Fighter Jet News

F-35 Lightning II News

F-35 to get a 2nd source for the HMD system

November 21, 2011 (by Jason Hodgkiss) - Lockheed Martin has selected British based BAE (British Aerospace) Systems to deliver a helmet-mounted display (HMD) with detachable night-vision goggles for the F-35 Lightning II.

Jon Beelsey ready to go for the 10th test flight, the first flight with the Helmet Mounted Display System (HMDS). [Photo courtesy of Rockwell Collins Inc.]

The selection of the BAE Q-Sight helmet system put further pressure on the original supplier VSI, the Elbit Systems-Rockwell Collins joint venture, to fix the long know problems with this critical piece of hardware on the F-35.

"The [Q-Sight helmet's display] will enable all aspects of flight operations," said Jim Garceau, the vice-president and general manager of BAE's defence avionics division.

BAE will start delivering Q-Sight helmets in 2012 with a new feature uniquely required for the F-35. The optical head tracking system will be integrated, allowing the pilot to aim weapons and navigate by looking in any direction.

Unlike most fighters developed since the 1970s, the F-35 was designed without a head-up display (HUD) that means the helmet must function as primary flight displays when the pilot looks outside the cockpit.

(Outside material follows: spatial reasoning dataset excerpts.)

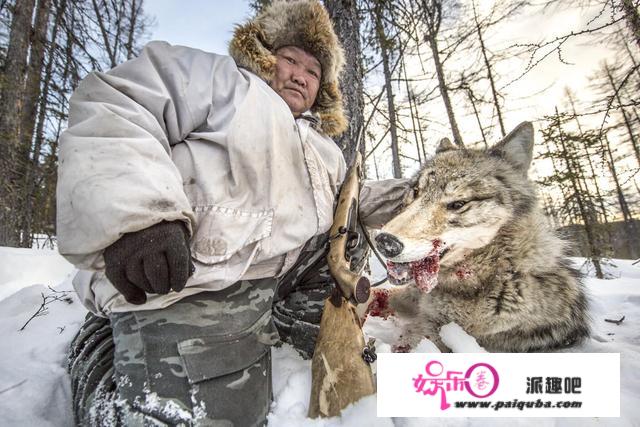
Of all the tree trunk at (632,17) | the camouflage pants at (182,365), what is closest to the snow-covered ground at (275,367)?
the camouflage pants at (182,365)

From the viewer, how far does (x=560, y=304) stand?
1932 millimetres

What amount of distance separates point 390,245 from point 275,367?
114cm

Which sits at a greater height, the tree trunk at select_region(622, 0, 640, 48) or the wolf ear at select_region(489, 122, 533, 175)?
the tree trunk at select_region(622, 0, 640, 48)

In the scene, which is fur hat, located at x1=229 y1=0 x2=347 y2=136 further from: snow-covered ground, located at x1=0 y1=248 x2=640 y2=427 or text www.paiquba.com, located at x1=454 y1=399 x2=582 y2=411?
text www.paiquba.com, located at x1=454 y1=399 x2=582 y2=411

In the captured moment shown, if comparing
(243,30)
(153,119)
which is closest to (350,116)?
(243,30)

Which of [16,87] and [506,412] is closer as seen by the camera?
[506,412]

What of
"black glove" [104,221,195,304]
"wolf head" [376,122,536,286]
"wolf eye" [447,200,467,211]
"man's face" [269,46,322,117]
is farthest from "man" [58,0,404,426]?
"wolf eye" [447,200,467,211]

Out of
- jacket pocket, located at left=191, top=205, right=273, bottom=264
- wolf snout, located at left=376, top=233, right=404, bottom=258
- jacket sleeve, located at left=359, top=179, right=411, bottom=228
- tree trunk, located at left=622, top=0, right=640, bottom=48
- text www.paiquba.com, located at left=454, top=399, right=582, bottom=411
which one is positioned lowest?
text www.paiquba.com, located at left=454, top=399, right=582, bottom=411

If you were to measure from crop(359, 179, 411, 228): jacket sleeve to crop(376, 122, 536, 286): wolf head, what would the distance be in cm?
28

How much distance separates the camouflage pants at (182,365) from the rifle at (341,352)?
0.32 meters

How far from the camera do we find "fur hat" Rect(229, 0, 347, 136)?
7.51ft

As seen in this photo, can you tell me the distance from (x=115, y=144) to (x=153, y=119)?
0.31 metres

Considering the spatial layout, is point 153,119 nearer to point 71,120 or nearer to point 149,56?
point 71,120

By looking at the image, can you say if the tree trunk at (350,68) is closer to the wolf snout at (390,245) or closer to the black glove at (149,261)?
the wolf snout at (390,245)
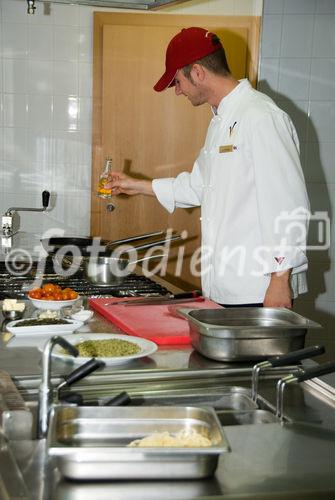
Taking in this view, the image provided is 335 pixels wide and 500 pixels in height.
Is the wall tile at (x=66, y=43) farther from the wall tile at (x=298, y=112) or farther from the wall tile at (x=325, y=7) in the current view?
the wall tile at (x=325, y=7)

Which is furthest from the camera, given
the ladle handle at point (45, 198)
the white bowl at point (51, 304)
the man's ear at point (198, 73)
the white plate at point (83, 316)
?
the ladle handle at point (45, 198)

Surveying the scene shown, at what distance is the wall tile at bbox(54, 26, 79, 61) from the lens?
378 cm

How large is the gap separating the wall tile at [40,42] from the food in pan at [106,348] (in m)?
2.69

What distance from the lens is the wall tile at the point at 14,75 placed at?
12.5 feet

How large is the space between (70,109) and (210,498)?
326cm

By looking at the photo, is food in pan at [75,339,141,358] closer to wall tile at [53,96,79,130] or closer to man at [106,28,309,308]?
man at [106,28,309,308]

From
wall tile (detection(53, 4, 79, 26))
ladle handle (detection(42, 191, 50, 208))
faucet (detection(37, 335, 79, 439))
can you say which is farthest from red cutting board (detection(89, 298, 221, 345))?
wall tile (detection(53, 4, 79, 26))

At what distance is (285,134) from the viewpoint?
2.20 m

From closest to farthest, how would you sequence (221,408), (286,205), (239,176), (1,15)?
1. (221,408)
2. (286,205)
3. (239,176)
4. (1,15)

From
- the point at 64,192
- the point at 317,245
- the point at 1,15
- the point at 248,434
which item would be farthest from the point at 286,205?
the point at 1,15

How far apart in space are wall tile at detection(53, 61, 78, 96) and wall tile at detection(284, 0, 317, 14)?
4.11 ft

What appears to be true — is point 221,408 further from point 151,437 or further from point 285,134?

The VSI joint venture won the first development contract, offering a display with an integrated night-vision system.

However, VSI has struggled with technical glitches. In April, the US Government Accountability Office (GAO) reported the VSI display especially suffers from latency, meaning the display does not keep up with the pilot's head movements. Deficiencies have also been found with night operations, weapons aiming accuracy and laser eye protection, the GAO said.

The programmer needs one of the helmet suppliers to develop a working display quickly. The GAO report warned that the F-35 cockpit will require a major redesign if the helmet-mounted display problems are not solved.

Meanwhile, the director of the office of test and evaluation reported in 2009 that a working helmet is need to allow the F-35 to fly with upgraded Block II software, due in late 2012

In response to Lockheed's announced selection of the Q-Sight helmet, VSI released a statement accepting the government's decision.

"This will allow our company the room to mature our integrated (NVG) night vision capability," the company said.

"VSI is confident that within a very short time, our F-35 [helmet-mounted display system] will provide all the fifth-generation HMD capabilities integral to the F-35."